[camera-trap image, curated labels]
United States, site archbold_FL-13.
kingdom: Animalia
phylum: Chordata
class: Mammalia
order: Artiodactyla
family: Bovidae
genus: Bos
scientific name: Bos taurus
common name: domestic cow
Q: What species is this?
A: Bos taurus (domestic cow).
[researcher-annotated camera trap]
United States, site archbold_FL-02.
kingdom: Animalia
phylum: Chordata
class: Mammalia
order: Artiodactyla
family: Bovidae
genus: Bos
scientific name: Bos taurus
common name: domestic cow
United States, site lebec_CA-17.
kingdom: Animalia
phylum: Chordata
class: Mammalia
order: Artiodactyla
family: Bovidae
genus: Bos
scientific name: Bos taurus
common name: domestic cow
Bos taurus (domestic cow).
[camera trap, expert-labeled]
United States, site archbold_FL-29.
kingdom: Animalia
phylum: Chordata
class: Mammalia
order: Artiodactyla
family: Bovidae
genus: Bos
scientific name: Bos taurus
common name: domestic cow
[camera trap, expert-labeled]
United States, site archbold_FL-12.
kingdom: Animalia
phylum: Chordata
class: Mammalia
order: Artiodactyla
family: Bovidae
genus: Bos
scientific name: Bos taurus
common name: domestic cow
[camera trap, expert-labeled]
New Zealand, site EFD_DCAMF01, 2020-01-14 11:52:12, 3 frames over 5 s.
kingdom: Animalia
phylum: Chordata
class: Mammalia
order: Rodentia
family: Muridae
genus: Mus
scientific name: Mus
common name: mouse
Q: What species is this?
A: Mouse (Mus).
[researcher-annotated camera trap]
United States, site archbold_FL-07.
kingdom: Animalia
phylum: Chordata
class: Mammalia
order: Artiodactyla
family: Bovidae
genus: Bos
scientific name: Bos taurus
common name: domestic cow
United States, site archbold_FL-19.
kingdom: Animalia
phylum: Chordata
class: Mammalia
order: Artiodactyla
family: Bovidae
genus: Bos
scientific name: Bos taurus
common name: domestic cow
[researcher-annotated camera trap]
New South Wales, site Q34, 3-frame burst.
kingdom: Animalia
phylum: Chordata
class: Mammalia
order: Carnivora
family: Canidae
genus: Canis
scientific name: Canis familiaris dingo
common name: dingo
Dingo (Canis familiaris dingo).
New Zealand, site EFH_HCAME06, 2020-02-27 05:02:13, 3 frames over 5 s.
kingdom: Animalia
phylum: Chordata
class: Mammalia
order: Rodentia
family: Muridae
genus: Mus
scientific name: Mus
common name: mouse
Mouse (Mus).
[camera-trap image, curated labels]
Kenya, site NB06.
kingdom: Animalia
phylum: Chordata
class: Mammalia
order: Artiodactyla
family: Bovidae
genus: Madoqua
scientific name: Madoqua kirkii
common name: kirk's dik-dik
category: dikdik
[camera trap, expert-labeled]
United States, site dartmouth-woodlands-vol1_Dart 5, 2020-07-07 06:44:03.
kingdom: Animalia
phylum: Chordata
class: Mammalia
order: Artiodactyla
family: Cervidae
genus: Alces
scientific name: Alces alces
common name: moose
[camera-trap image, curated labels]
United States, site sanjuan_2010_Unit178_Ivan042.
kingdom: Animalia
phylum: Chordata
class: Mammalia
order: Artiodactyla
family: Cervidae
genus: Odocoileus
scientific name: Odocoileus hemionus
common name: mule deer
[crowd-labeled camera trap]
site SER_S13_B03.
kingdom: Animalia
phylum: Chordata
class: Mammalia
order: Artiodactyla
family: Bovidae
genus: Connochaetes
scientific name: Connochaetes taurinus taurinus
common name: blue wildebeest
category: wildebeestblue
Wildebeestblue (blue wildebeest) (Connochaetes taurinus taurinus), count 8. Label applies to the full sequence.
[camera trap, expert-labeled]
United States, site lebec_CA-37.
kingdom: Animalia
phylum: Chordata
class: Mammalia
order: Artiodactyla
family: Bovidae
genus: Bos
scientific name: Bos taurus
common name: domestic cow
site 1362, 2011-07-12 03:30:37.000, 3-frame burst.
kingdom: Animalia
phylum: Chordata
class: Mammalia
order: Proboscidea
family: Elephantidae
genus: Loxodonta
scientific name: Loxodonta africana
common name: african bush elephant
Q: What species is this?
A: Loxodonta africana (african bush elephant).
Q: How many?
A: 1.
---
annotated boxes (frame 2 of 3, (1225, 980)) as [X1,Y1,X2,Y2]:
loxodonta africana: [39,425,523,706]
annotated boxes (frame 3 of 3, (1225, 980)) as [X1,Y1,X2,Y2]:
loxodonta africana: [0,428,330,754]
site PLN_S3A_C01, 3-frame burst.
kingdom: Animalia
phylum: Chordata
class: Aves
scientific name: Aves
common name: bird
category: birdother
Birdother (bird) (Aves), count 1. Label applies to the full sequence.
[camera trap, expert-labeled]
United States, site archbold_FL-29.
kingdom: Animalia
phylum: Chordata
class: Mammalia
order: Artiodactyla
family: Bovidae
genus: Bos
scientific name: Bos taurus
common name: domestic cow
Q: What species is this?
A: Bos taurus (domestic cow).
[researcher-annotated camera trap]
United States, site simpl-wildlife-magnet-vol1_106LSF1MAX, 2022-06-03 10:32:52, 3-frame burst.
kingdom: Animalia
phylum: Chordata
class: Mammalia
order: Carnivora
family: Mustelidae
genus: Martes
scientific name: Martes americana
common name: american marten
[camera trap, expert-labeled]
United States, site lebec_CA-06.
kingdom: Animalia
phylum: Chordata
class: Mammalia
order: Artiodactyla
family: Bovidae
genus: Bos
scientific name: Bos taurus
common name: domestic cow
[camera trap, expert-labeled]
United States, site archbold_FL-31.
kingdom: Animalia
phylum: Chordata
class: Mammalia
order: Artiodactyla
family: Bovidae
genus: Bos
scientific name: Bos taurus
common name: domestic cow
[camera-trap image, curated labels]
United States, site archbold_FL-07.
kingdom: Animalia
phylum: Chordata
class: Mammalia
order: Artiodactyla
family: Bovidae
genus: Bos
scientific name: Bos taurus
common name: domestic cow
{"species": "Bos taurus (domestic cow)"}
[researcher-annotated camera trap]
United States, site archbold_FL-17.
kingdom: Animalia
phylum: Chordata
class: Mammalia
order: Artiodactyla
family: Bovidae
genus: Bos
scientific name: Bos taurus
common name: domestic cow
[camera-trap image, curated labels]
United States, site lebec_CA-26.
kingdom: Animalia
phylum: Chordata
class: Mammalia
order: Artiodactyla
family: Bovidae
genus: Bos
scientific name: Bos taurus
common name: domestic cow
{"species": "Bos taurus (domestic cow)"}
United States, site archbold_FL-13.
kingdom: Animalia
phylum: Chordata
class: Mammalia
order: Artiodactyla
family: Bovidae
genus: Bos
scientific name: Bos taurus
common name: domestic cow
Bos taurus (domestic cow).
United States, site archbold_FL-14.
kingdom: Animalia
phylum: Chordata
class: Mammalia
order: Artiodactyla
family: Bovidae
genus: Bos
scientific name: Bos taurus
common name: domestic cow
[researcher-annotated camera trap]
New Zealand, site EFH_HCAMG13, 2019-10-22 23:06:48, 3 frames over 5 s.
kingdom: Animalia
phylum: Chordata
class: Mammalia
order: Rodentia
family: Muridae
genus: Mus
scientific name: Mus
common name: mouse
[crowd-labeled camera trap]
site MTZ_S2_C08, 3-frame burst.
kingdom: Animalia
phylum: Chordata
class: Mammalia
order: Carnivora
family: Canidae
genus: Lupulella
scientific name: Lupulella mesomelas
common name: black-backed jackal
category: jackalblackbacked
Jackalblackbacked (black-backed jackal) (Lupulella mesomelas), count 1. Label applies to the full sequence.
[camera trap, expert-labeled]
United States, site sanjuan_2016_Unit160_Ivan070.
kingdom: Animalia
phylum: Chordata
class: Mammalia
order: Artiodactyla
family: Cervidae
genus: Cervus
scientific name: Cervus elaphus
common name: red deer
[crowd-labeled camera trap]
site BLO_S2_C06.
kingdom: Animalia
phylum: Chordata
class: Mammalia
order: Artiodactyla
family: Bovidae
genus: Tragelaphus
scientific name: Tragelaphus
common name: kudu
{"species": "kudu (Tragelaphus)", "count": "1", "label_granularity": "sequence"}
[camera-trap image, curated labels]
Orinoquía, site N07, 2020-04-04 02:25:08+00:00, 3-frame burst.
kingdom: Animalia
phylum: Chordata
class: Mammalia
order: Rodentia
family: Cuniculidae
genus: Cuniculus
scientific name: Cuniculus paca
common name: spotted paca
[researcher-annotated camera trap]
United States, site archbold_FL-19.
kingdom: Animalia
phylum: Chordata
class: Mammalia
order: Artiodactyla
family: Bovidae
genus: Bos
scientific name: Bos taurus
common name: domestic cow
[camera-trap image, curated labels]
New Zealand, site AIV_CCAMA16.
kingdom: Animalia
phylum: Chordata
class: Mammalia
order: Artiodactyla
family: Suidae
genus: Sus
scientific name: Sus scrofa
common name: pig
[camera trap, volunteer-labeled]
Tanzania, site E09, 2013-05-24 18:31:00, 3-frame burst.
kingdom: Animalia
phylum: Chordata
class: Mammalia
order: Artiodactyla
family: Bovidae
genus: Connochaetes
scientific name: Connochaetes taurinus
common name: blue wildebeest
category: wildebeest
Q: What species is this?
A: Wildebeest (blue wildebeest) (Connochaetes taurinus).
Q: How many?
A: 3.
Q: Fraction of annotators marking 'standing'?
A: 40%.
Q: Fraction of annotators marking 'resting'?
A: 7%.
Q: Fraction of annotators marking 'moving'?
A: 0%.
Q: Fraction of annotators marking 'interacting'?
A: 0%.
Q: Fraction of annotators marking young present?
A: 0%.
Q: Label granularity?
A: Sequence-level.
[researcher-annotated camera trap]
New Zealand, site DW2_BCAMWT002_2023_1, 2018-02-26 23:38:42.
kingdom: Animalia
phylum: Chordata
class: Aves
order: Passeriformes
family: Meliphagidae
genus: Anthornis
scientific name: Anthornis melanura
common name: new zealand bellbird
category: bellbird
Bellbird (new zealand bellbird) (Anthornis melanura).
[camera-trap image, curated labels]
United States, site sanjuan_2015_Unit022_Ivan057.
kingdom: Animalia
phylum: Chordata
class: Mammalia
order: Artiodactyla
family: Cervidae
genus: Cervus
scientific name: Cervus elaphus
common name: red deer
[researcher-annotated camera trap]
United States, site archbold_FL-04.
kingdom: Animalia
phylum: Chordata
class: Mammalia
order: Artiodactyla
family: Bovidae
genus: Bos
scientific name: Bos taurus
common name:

## What to work on
Which of the lines above include the word "kudu"? Copy each of them.

## Solution
common name: kudu
{"species": "kudu (Tragelaphus)", "count": "1", "label_granularity": "sequence"}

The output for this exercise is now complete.